Promela isn't a programming language, but a modelling language that you use to describe the algorithm you'd like to model. It's quite a simple language, without many of the features that we're used to in a proper programming language such as functions, for loops, or even proper scoping of variables. At first those limitations bothered me, but what I soon learned is that those limitations are what make Promela feasible..
You see, when you write a Promela model of your algorithm, you should only focus on the high level details of the algorithm, forget about any nasty implementation details. One of the things that you should specify are correctness assertions, or the algorithm's invariants, which if violated would indicate that there's a bug in the algorithm.
After the model is ready, spin converts it into a C program, which you compile and run. Running this program constructs the state space of the system and tries to find a state that violates some of the invariants or assertions. Since the basic type of search performs an exhaustive search of literally every possible state in the system, if it doesn't find an error - then it means that your algorithm is correct! ...... ... That is assuming of course that the model and the assumptions within it are correct as well.
The thing I like the most about it is that when it finds an error, spin is capable of producing the shortest possible path to that error! In my case, while debugging my STM, this path is usually around 100 steps.
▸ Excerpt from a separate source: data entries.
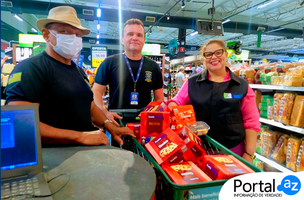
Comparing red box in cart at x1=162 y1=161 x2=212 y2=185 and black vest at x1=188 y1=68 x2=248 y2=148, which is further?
black vest at x1=188 y1=68 x2=248 y2=148

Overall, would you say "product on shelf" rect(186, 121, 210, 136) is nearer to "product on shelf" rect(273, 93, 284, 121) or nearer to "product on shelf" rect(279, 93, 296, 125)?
"product on shelf" rect(279, 93, 296, 125)

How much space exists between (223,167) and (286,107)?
2.46m

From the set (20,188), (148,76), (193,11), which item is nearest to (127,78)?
(148,76)

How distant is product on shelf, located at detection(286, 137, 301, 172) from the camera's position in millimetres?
2861

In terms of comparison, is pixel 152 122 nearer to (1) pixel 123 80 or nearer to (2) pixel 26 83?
(2) pixel 26 83

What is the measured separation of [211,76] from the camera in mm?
2016

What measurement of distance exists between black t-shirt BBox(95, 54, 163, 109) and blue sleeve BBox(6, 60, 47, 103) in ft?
3.77

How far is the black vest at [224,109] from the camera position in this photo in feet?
6.13

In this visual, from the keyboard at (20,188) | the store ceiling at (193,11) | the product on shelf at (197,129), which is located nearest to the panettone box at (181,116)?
the product on shelf at (197,129)

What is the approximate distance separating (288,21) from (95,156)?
18576 mm

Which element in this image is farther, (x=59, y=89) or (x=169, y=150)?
(x=59, y=89)

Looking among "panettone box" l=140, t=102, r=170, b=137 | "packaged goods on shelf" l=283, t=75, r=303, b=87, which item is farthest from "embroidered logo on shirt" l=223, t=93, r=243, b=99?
"packaged goods on shelf" l=283, t=75, r=303, b=87

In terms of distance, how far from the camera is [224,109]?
187 centimetres

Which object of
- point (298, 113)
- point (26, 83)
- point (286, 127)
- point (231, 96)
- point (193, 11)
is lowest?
point (286, 127)
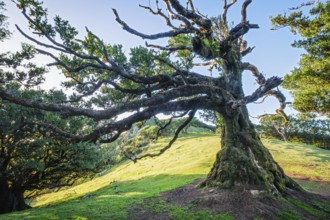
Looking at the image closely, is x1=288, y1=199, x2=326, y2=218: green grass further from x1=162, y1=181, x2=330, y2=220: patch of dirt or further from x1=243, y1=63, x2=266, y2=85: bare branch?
x1=243, y1=63, x2=266, y2=85: bare branch

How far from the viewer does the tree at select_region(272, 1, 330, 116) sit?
19.9 m

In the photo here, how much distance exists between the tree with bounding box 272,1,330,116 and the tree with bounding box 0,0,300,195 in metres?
6.65

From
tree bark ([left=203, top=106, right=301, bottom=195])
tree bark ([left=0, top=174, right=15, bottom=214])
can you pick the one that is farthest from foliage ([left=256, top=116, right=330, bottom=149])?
tree bark ([left=0, top=174, right=15, bottom=214])

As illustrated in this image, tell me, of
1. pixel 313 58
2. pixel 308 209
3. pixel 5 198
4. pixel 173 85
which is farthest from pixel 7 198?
pixel 313 58

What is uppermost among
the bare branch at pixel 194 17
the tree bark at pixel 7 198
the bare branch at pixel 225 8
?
the bare branch at pixel 225 8

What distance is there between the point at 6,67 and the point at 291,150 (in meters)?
45.8

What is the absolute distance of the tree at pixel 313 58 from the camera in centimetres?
1991

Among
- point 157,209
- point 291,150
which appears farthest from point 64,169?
point 291,150

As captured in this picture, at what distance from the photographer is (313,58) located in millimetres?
21250

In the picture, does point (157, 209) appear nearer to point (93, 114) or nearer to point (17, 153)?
point (93, 114)

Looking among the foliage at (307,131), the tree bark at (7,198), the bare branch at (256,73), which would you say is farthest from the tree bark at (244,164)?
the foliage at (307,131)

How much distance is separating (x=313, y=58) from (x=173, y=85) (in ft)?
47.2

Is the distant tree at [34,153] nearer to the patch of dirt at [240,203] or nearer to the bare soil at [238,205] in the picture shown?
the bare soil at [238,205]

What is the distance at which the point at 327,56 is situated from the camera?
20.2 meters
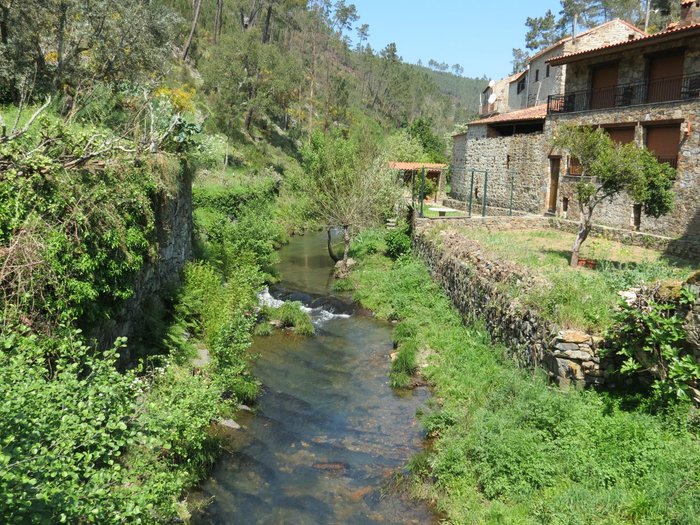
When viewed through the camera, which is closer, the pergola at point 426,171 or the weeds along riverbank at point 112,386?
the weeds along riverbank at point 112,386

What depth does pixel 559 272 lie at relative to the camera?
566 inches

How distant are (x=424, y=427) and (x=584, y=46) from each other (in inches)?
1355

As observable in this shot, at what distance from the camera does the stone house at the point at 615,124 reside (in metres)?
23.3

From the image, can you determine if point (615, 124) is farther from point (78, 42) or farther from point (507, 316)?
point (78, 42)

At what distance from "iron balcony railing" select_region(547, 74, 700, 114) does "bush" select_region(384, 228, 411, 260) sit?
41.5 ft

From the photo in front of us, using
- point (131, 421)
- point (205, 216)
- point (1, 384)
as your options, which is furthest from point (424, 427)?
point (205, 216)

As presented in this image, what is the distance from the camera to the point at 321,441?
1198 centimetres

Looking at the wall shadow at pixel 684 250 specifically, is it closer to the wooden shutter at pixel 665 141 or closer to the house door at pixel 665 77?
the wooden shutter at pixel 665 141

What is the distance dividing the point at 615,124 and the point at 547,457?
22756mm

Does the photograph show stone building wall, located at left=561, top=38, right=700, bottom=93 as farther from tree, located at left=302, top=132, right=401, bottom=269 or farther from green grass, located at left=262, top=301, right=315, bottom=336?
green grass, located at left=262, top=301, right=315, bottom=336

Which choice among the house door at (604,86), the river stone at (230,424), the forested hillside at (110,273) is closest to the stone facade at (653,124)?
the house door at (604,86)

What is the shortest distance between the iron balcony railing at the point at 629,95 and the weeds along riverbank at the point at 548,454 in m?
18.1

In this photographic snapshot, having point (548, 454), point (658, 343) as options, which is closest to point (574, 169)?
point (658, 343)

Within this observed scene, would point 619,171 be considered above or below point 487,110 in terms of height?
below
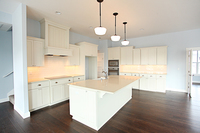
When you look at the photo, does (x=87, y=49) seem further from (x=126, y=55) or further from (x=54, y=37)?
(x=126, y=55)

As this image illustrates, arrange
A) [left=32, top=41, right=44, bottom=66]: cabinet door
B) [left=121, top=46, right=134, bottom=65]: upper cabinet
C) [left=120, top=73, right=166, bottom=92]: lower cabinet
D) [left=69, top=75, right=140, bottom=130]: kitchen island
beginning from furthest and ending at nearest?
[left=121, top=46, right=134, bottom=65]: upper cabinet
[left=120, top=73, right=166, bottom=92]: lower cabinet
[left=32, top=41, right=44, bottom=66]: cabinet door
[left=69, top=75, right=140, bottom=130]: kitchen island

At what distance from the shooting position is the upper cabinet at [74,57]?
450 centimetres

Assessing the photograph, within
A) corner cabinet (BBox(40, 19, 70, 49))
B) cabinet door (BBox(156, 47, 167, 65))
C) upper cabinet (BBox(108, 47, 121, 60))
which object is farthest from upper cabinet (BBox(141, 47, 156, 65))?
corner cabinet (BBox(40, 19, 70, 49))

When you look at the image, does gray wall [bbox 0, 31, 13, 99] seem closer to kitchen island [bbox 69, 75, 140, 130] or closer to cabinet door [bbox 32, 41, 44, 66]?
cabinet door [bbox 32, 41, 44, 66]

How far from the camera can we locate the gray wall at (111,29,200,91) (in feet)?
15.9

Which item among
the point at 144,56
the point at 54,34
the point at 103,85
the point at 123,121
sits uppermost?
the point at 54,34

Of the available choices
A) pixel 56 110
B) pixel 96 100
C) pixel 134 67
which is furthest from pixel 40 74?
pixel 134 67

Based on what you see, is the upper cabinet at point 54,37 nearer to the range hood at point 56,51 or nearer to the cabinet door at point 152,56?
the range hood at point 56,51

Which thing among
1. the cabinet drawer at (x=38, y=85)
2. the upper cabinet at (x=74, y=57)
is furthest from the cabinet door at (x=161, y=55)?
the cabinet drawer at (x=38, y=85)

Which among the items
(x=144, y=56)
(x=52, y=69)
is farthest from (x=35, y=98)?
(x=144, y=56)

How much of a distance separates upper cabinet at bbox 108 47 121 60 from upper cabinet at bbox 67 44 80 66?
2.38m

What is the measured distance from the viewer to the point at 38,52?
3.44 m

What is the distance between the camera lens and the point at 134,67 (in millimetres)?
6246

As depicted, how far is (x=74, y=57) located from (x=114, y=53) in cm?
274
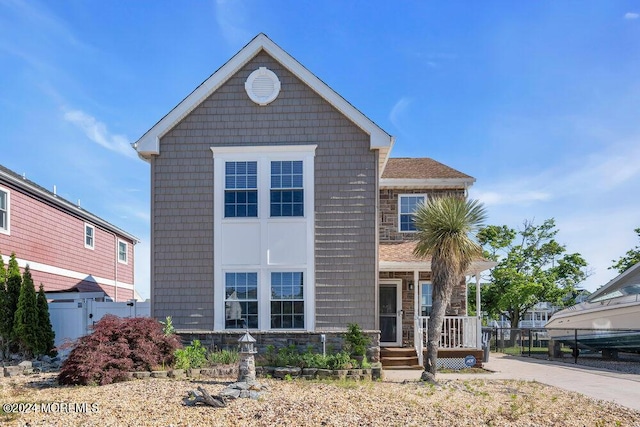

That's it! So debugging a complex multithreaded algorithm is reduced to just reading these 100 or so steps and figuring out what went wrong! As easy as debugging a single-threaded application!
That said, model checking is not a silver bullet. First of all, you need to learn a new language and a new tool. Learning how to use SPIN and Promela is actually quite easy, but still that's one more thing to do before actually debugging. Also I found that the resources available online and a bit lacking. Fortunately the book The SPIN Model Checker at the library and I think it's an excellent resource.
The other thing to keep in mind is that even if the model has no errors in it, that doesn't mean that the algorithm is correct; the model itself could be wrong, the invariants or assertions specified might not be correct either. Moreover, the problem is that the more complicated the algorithm is, the bigger the state space and more time and memory are required to verify the model. This applies to increasing the number of processes in the system as well. In my case, I was only able to do exhaustive searches for three processes. Adding one more process make it completely infeasible - it requires an estimates 4 terabytes of memory to do an exhaustive search for 4 processes in my algorithm.
You could go back to theory and prove that if the model is correct for 3 processes then it's also correct for N, but until you do that you cannot be sure that it is.
Moreover, Promela only models the algorithm. Implementation issues are hidden. So memory ordering, cache coherence and performance all aren't reflected in the Promela model. You could try to account for some of these in the model, but that would just increase the state space significantly and it's still possible that you forgot something.
I did find that to be a plus though, the fact that the implementation details aren't there means that the algorithm is clearer when written in Promela than in C for example, which makes it easier to share the core algorithm with others. I guess that's why Ananian used Promela code in his PhD thesis.